_Parts of the exercise_:
- A) Decide whether each statement agrees with the Talking Heads text: (i) Sifakis performed in front of eight cameras for ten minutes; (ii) Sifakis had 100 markers attached to his face; (iii) the work was published in 2006. Give yes or no for each, with the deciding words of the text quoted exactly.
- B) Repeat the Talking Heads text exactly, starting at "Talking Heads" and continuing up to and including "a living subject.".

_Page text_:
BEGIN

Talking Heads
A physically-based facial muscle model for animation
He speaks: “Algorithm.” And you can just about read his lips.
The movie was created using muscle-driven physics-based animation. Other techniques might produce images that look just as real, but they are much less versatile.
The animation starts with a highly detailed model of the head and neck that was created by Eftychios Sifakis, a PhD student, and his colleagues in Ron Fedkiw’s lab at Stanford. They used data from the Visible Human project to create the model, and then morphed it to fit data obtained from both laser and MRI scans of a living subject.
To animate the model, the researchers estimated muscle activations, head position, and jaw articulation using motion captured performances of a living person—Sifakis himself. For ten minutes in front of eight cameras, Sifakis spoke a full range of phonemes with 250 markers attached to his face to get fully three-dimensional information. From this, the researchers constructed a phoneme database that described how muscles activated across a full range of possible facial movements for specific (and phonemically appropriate) periods of time. They then used these data to synthesize Sifakis’ face speaking words that were not captured on film.
The work was published in the Proceedings of the Euro-graphics/ACM Siggraph Symposium on Computer Animation in 2006. It could prove valuable not only for the entertainment industry but also for predicting the effect that facial surgery will have on expression.

END

_Data supplied_:
BEGIN

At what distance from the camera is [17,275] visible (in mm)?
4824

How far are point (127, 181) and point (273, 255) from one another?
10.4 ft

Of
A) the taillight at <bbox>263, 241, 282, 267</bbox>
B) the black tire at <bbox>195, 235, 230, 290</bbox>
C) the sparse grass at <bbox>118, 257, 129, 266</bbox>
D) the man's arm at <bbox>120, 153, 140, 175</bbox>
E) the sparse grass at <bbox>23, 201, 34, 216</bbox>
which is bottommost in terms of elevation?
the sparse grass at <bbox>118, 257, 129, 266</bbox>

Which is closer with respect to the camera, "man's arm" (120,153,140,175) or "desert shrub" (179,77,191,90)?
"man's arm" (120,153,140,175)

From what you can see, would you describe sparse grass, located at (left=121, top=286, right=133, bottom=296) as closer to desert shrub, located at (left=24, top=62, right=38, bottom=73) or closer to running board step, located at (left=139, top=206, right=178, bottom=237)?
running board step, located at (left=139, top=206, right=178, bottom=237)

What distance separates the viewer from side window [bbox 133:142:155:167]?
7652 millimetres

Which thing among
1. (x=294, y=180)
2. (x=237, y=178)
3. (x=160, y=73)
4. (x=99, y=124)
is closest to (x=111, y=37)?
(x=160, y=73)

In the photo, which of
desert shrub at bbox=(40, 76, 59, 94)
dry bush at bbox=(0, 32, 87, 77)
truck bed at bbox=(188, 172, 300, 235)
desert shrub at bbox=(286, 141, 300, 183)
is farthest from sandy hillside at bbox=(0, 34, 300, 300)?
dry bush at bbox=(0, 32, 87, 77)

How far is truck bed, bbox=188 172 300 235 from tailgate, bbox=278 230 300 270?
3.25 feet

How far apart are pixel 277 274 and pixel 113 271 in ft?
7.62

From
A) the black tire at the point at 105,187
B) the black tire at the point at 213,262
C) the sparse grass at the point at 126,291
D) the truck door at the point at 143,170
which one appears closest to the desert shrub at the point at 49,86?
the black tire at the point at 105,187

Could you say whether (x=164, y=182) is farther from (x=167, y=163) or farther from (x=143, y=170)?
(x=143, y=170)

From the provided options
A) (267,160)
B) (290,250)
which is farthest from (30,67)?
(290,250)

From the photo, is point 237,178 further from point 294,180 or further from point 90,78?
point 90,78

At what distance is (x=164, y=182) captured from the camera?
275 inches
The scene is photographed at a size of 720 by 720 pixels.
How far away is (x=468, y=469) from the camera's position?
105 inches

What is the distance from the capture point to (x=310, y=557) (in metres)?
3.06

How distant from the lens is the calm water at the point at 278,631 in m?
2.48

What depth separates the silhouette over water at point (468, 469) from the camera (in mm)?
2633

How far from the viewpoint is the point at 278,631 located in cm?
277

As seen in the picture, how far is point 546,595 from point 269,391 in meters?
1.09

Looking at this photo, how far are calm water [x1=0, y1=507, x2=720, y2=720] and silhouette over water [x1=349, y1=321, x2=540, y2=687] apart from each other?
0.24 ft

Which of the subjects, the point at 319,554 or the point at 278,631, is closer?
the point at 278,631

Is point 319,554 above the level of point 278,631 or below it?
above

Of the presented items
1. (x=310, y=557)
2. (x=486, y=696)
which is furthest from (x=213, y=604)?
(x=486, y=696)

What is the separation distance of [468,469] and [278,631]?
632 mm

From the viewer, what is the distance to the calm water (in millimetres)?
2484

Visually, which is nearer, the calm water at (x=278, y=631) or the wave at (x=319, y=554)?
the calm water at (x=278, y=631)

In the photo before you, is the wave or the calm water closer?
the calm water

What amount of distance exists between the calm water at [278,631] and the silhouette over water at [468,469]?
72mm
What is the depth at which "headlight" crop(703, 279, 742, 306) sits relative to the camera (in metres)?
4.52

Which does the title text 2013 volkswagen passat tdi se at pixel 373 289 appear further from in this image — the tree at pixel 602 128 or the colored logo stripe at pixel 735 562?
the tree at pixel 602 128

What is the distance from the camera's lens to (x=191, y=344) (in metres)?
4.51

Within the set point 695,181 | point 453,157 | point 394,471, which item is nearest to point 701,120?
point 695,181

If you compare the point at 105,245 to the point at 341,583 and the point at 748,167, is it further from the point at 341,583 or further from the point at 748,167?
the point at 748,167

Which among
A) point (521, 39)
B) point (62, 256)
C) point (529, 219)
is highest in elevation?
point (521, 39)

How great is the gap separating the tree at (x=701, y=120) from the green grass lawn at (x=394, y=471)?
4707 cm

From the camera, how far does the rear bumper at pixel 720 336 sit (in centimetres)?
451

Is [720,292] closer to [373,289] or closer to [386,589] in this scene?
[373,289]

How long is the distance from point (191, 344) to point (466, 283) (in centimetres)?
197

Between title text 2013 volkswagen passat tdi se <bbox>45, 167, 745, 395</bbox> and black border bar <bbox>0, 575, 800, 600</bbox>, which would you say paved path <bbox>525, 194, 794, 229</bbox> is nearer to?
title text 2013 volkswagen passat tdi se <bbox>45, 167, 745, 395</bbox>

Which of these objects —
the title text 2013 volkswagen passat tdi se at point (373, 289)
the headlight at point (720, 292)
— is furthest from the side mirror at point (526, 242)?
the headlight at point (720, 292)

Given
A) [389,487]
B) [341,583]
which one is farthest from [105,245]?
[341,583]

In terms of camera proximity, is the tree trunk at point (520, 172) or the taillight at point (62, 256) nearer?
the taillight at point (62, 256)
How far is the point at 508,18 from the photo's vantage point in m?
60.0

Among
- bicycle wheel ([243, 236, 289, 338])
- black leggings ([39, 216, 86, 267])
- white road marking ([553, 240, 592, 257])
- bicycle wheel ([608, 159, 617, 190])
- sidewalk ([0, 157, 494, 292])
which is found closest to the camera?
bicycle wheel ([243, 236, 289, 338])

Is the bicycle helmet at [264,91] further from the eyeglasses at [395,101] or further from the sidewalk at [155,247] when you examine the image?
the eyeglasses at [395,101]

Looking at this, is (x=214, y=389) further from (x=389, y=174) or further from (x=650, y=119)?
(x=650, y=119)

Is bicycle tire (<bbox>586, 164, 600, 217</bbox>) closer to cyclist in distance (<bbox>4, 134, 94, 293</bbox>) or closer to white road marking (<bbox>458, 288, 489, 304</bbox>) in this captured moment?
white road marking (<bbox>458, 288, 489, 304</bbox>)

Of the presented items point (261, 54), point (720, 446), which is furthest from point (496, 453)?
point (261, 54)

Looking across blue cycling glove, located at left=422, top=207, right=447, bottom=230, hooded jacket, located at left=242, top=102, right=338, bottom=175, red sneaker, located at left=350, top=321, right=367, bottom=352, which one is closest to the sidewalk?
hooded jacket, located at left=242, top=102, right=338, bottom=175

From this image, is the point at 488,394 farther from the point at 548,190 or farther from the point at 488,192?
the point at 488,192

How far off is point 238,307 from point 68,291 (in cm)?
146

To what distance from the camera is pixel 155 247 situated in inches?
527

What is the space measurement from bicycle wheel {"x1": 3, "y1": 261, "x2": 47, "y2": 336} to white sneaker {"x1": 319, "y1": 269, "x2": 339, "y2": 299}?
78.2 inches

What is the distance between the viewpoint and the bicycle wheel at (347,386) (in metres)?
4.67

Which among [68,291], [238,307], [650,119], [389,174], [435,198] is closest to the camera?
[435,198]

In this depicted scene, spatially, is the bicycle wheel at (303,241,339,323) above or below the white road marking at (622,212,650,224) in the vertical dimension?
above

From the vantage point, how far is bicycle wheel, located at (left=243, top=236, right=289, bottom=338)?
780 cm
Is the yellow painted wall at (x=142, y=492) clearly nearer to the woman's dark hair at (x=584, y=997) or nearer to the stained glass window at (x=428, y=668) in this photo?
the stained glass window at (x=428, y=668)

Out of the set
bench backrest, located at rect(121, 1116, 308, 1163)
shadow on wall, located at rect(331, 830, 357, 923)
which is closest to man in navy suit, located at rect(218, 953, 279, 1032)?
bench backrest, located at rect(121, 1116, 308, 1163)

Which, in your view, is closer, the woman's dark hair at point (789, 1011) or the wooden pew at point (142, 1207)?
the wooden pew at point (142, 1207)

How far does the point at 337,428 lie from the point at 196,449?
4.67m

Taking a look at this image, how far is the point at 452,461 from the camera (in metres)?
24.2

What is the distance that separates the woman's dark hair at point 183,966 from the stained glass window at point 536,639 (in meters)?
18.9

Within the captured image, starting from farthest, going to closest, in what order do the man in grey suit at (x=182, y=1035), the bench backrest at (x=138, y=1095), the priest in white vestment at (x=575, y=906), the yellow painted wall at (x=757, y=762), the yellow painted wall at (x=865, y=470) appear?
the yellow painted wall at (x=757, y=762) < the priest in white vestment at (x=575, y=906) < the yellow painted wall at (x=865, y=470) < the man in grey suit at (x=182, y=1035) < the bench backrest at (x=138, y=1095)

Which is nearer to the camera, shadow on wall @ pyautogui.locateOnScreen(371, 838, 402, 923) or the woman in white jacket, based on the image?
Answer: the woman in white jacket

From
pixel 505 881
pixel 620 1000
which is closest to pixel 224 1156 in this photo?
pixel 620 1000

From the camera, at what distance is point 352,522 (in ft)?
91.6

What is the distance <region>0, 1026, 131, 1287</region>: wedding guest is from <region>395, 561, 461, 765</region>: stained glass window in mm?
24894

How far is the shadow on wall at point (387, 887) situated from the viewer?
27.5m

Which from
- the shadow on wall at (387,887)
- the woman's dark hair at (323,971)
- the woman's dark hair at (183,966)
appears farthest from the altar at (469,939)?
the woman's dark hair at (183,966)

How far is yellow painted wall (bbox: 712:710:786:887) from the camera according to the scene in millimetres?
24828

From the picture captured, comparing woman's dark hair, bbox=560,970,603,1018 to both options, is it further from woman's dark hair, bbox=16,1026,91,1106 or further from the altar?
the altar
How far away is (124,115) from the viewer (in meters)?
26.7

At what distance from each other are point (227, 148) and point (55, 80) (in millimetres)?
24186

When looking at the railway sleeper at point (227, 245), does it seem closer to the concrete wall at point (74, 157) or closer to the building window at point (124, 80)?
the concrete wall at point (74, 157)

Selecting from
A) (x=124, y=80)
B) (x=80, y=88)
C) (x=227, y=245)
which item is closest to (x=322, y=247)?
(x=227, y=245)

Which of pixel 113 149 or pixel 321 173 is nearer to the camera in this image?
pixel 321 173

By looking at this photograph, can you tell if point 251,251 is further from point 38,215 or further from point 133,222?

END

_Numbered responses_:
- A)
(i) Yes: "For ten minutes in front of eight cameras"
(ii) No: "with 250 markers attached to his face"
(iii) Yes: "on Computer Animation in 2006"

- B)
Talking Heads
A physically-based facial muscle model for animation
He speaks: “Algorithm.” And you can just about read his lips.
The movie was created using muscle-driven physics-based animation. Other techniques might produce images that look just as real, but they are much less versatile.
The animation starts with a highly detailed model of the head and neck that was created by Eftychios Sifakis, a PhD student, and his colleagues in Ron Fedkiw’s lab at Stanford. They used data from the Visible Human project to create the model, and then morphed it to fit data obtained from both laser and MRI scans of a living subject.